_EXCERPTED PASSAGE_
※

In this guide, you will learn how to determine a vision as part of of your campaign strategy. We explain what a vision is and how to define yours using template workshops.
What is a vision?
A vision is your idea of a Utopia. It might sound silly to imagine an ideal world that doesn’t exist, but the image of that world is the best way for you to make sure you share people in your organization or movement share values and vision of what you’re trying to achieve. Sharing visions between activist movements is a good way of building relationships and developing networks of camaraderie.
What does the situation you are working towards look like? What does the social or environmental change that you are working on feel like when you are there? Paint yourself a picture. This helps when you’re communicating with others about the world you hope to create through your campaign or community action.
How to find your vision?
1. Analyse your surroundings
Do a 'situational analysis':
What is the context?
What political, economic, cultural or other factors are creating or maintaining this problem?
What are the root causes?
What factors are likely to help or hinder you in achieving your objectives?
Who benefits from the problem being maintained?
Who would benefit from it being changed?
Are certain groups experiencing these injustices more than others?
What are civil society groups doing about the situation?
2. Determine the path to your goals
Do a 'critical path analysis':
What sequence of changes or outcomes will take you from where things are now to achieving your social change objectives?
What changes need to take place along the way?
What assumptions underpin your critical path?
What steps can you realistically bring about?
Use the 5 workshops below as inspiration how to determine your movement's vision:
💡 Vision gallery: To help people to think big and find a common vision.
⚡️ Forcefield analysis: To help you figure out what forces are working against you, and which are helping you move in the right direction.

※

_INFORMATION SHOWN_
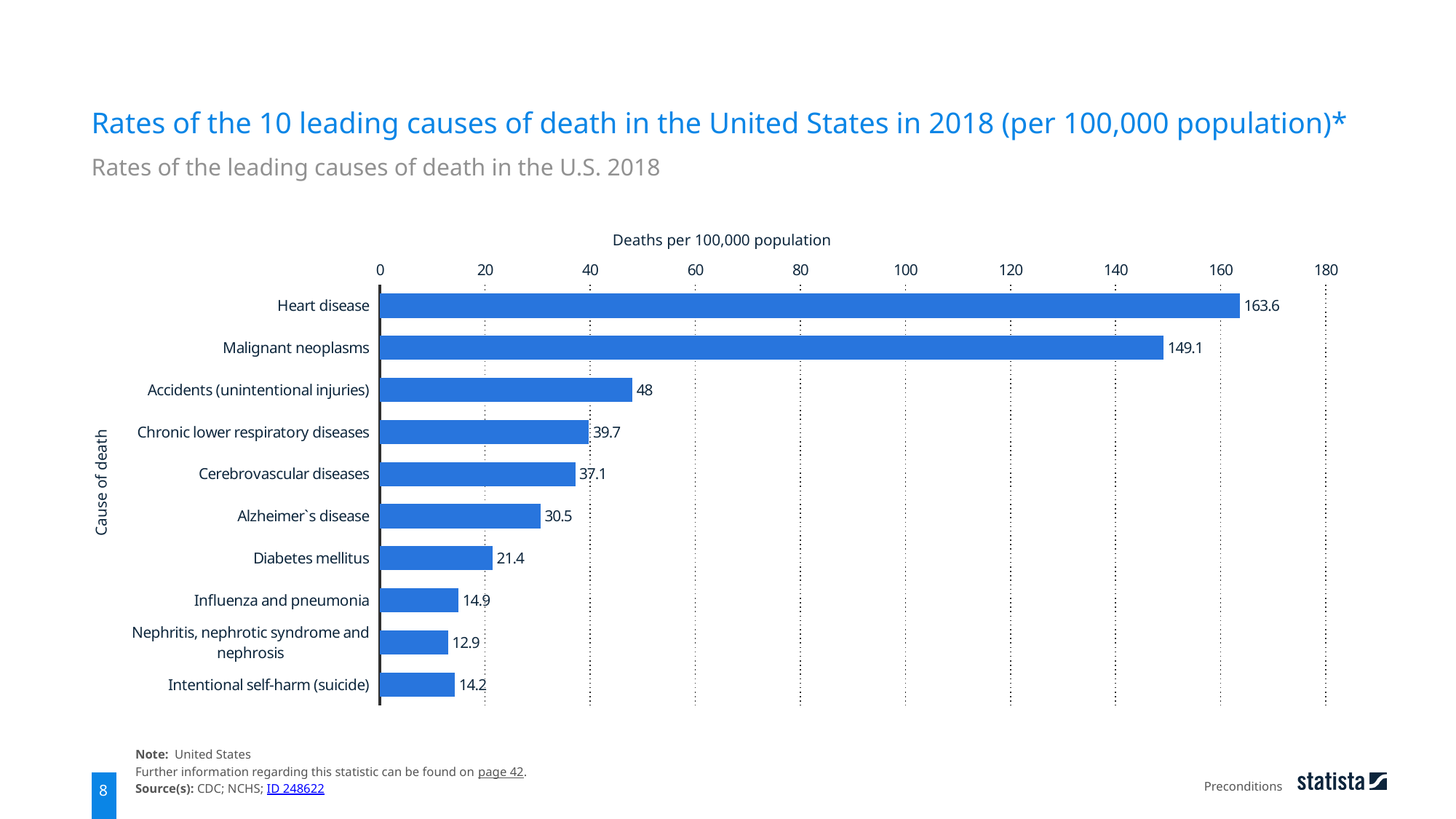
Which cause of death has the lowest rate? Nephritis, nephrotic syndrome and nephrosis What kind of chart is shown on the slide? Bar chart What is the difference between the death rates for heart disease and malignant neoplasms? 14.5 Is the value for malignant neoplasms greater or less than 140? greater Which cause of death has the highest rate? Heart disease What is the death rate per 100,000 population for heart disease? 163.6 What is the difference between the death rates for accidents (unintentional injuries) and diabetes mellitus? 26.6 What is the death rate per 100,000 population for Alzheimer`s disease? 30.5 What is the death rate per 100,000 population for nephritis, nephrotic syndrome and nephrosis? 12.9 How many causes of death are shown in the chart? 10 Which has a higher death rate, chronic lower respiratory diseases or cerebrovascular diseases? Chronic lower respiratory diseases What is the label of the horizontal axis of the chart? Deaths per 100,000 population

※

_ACTIVITY_
Continue the guide on defining a campaign vision, picking up right after its last line.

_EXPECTED OUTPUT_
🌳 Problem tree analysis: To find the root causes of problems.
🚶 Critical path analysis: To find out what needs to happen to bring about change.
🏷 Naming political assumptions: To create a better understanding in the different ways people view the world.
To stretch people's imaginations in envisioning the kind of society they would like to create, going beyond vague values to specific features
To facilitate a group's development of a common vision and clarify the values its members share.
To help people discover their own ideas and how much vision they have in common with others.
Time needed: 90 – 120 minutes
Resources needed: Large sheets of newsprint or construction paper, lots of markers or crayons, masking tape, and smooth floor or table space.
How it’s done
This tool has been tested cross-culturally and worked well with many groups, including Thai lesbians, Russian environmentalists, U.S. high school students and British anarchists.
Select a topic, specific or general. People may want to work on many features of their vision simultaneously, such as government, defense, economic system, family structure and recreation; or they can focus on a specific question like “What might this community look like ten years from now if really good changes kept happening? What would my life look like? What would schools be like?” or “How will people defend themselves and/or their values?” Encourage each other to think creatively. Assume no constraints on money or power.
Questions could be brainstormed at the beginning to trigger visionary thinking. Questions helpful to student reformers/revolutionaries might be: What would the goals of the “school” be? What kinds of decision-making processes would exist? How would learning take place? What kinds of social relationships would exist? What roles would students, faculty, administrators play? How would the physical plant be used?
For 15-20 minutes, individuals spend time alone, sketching their personal visions by writing, outlining, diagramming or drawing.
The next 30-45 minutes are spent in small clusters of 3-6 people, pooling their visions and expressing a common one on a large sheet of paper.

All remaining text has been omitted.